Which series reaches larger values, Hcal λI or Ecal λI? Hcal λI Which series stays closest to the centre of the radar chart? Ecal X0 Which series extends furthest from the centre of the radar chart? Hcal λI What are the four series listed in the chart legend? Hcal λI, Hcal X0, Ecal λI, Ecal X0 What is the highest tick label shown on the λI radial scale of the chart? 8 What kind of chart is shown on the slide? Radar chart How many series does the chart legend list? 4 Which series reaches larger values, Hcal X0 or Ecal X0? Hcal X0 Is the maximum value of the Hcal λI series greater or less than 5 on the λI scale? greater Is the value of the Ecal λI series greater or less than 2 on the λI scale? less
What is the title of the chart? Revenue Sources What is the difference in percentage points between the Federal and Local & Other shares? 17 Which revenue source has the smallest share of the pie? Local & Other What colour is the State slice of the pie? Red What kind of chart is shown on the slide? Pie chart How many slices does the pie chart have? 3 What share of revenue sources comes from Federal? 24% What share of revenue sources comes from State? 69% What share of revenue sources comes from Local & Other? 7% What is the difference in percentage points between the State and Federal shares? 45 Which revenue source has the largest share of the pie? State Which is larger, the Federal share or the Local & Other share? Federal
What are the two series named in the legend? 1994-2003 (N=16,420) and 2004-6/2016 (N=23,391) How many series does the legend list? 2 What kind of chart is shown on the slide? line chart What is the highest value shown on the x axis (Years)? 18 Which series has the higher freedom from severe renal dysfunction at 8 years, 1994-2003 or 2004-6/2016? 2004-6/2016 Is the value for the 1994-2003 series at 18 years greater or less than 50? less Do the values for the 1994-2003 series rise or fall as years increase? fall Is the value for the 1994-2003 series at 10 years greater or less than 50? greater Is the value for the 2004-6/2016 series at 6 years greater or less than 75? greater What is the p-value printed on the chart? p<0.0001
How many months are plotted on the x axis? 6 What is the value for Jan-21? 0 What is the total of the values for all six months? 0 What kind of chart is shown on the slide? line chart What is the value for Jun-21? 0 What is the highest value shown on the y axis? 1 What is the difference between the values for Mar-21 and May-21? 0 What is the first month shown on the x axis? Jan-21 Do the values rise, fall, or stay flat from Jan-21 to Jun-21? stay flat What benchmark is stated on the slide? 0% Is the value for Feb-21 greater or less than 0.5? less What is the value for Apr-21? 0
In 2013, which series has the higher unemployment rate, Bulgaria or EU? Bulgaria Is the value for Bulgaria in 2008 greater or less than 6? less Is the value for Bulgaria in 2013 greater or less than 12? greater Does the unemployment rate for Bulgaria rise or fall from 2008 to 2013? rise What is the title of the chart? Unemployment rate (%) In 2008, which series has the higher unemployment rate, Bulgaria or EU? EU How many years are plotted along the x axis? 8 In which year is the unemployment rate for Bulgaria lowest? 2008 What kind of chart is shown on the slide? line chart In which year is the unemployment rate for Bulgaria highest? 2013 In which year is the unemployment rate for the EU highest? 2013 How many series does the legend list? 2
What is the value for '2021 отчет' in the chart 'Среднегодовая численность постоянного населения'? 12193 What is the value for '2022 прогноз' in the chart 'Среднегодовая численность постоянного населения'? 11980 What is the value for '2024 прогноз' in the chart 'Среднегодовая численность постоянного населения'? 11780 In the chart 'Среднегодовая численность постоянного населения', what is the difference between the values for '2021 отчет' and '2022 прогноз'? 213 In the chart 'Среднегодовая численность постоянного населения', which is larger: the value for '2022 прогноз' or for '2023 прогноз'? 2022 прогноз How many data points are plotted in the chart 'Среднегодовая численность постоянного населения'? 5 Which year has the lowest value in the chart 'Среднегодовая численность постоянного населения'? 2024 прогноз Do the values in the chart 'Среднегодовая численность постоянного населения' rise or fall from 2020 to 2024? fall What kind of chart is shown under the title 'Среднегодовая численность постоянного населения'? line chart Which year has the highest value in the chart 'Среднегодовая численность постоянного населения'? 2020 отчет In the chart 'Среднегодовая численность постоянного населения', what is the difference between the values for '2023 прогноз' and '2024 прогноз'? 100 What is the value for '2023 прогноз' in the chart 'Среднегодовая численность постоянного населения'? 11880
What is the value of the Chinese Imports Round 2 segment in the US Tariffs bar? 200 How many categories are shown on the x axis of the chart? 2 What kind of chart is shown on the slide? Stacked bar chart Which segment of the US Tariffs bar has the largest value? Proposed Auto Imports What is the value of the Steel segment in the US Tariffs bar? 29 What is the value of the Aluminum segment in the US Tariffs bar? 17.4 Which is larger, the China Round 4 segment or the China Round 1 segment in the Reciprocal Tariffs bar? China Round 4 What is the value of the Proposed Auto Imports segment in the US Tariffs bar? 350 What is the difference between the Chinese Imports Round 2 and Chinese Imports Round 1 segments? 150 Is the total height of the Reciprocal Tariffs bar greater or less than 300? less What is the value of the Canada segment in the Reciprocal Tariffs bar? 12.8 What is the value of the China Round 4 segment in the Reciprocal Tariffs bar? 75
----
INSTRUCTIONS FOR THE TASK
Put each of the records above into a JSON list of strings, with one string per line and blank lines left out.

FINISHED TASK
[
  "Which series reaches larger values, Hcal λI or Ecal λI? Hcal λI Which series stays closest to the centre of the radar chart? Ecal X0 Which series extends furthest from the centre of the radar chart? Hcal λI What are the four series listed in the chart legend? Hcal λI, Hcal X0, Ecal λI, Ecal X0 What is the highest tick label shown on the λI radial scale of the chart? 8 What kind of chart is shown on the slide? Radar chart How many series does the chart legend list? 4 Which series reaches larger values, Hcal X0 or Ecal X0? Hcal X0 Is the maximum value of the Hcal λI series greater or less than 5 on the λI scale? greater Is the value of the Ecal λI series greater or less than 2 on the λI scale? less",
  "What is the title of the chart? Revenue Sources What is the difference in percentage points between the Federal and Local & Other shares? 17 Which revenue source has the smallest share of the pie? Local & Other What colour is the State slice of the pie? Red What kind of chart is shown on the slide? Pie chart How many slices does the pie chart have? 3 What share of revenue sources comes from Federal? 24% What share of revenue sources comes from State? 69% What share of revenue sources comes from Local & Other? 7% What is the difference in percentage points between the State and Federal shares? 45 Which revenue source has the largest share of the pie? State Which is larger, the Federal share or the Local & Other share? Federal",
  "What are the two series named in the legend? 1994-2003 (N=16,420) and 2004-6/2016 (N=23,391) How many series does the legend list? 2 What kind of chart is shown on the slide? line chart What is the highest value shown on the x axis (Years)? 18 Which series has the higher freedom from severe renal dysfunction at 8 years, 1994-2003 or 2004-6/2016? 2004-6/2016 Is the value for the 1994-2003 series at 18 years greater or less than 50? less Do the values for the 1994-2003 series rise or fall as years increase? fall Is the value for the 1994-2003 series at 10 years greater or less than 50? greater Is the value for the 2004-6/2016 series at 6 years greater or less than 75? greater What is the p-value printed on the chart? p<0.0001",
  "How many months are plotted on the x axis? 6 What is the value for Jan-21? 0 What is the total of the values for all six months? 0 What kind of chart is shown on the slide? line chart What is the value for Jun-21? 0 What is the highest value shown on the y axis? 1 What is the difference between the values for Mar-21 and May-21? 0 What is the first month shown on the x axis? Jan-21 Do the values rise, fall, or stay flat from Jan-21 to Jun-21? stay flat What benchmark is stated on the slide? 0% Is the value for Feb-21 greater or less than 0.5? less What is the value for Apr-21? 0",
  "In 2013, which series has the higher unemployment rate, Bulgaria or EU? Bulgaria Is the value for Bulgaria in 2008 greater or less than 6? less Is the value for Bulgaria in 2013 greater or less than 12? greater Does the unemployment rate for Bulgaria rise or fall from 2008 to 2013? rise What is the title of the chart? Unemployment rate (%) In 2008, which series has the higher unemployment rate, Bulgaria or EU? EU How many years are plotted along the x axis? 8 In which year is the unemployment rate for Bulgaria lowest? 2008 What kind of chart is shown on the slide? line chart In which year is the unemployment rate for Bulgaria highest? 2013 In which year is the unemployment rate for the EU highest? 2013 How many series does the legend list? 2",
  "What is the value for '2021 отчет' in the chart 'Среднегодовая численность постоянного населения'? 12193 What is the value for '2022 прогноз' in the chart 'Среднегодовая численность постоянного населения'? 11980 What is the value for '2024 прогноз' in the chart 'Среднегодовая численность постоянного населения'? 11780 In the chart 'Среднегодовая численность постоянного населения', what is the difference between the values for '2021 отчет' and '2022 прогноз'? 213 In the chart 'Среднегодовая численность постоянного населения', which is larger: the value for '2022 прогноз' or for '2023 прогноз'? 2022 прогноз How many data points are plotted in the chart 'Среднегодовая численность постоянного населения'? 5 Which year has the lowest value in the chart 'Среднегодовая численность постоянного населения'? 2024 прогноз Do the values in the chart 'Среднегодовая численность постоянного населения' rise or fall from 2020 to 2024? fall What kind of chart is shown under the title 'Среднегодовая численность постоянного населения'? line chart Which year has the highest value in the chart 'Среднегодовая численность постоянного населения'? 2020 отчет In the chart 'Среднегодовая численность постоянного населения', what is the difference between the values for '2023 прогноз' and '2024 прогноз'? 100 What is the value for '2023 прогноз' in the chart 'Среднегодовая численность постоянного населения'? 11880",
  "What is the value of the Chinese Imports Round 2 segment in the US Tariffs bar? 200 How many categories are shown on the x axis of the chart? 2 What kind of chart is shown on the slide? Stacked bar chart Which segment of the US Tariffs bar has the largest value? Proposed Auto Imports What is the value of the Steel segment in the US Tariffs bar? 29 What is the value of the Aluminum segment in the US Tariffs bar? 17.4 Which is larger, the China Round 4 segment or the China Round 1 segment in the Reciprocal Tariffs bar? China Round 4 What is the value of the Proposed Auto Imports segment in the US Tariffs bar? 350 What is the difference between the Chinese Imports Round 2 and Chinese Imports Round 1 segments? 150 Is the total height of the Reciprocal Tariffs bar greater or less than 300? less What is the value of the Canada segment in the Reciprocal Tariffs bar? 12.8 What is the value of the China Round 4 segment in the Reciprocal Tariffs bar? 75"
]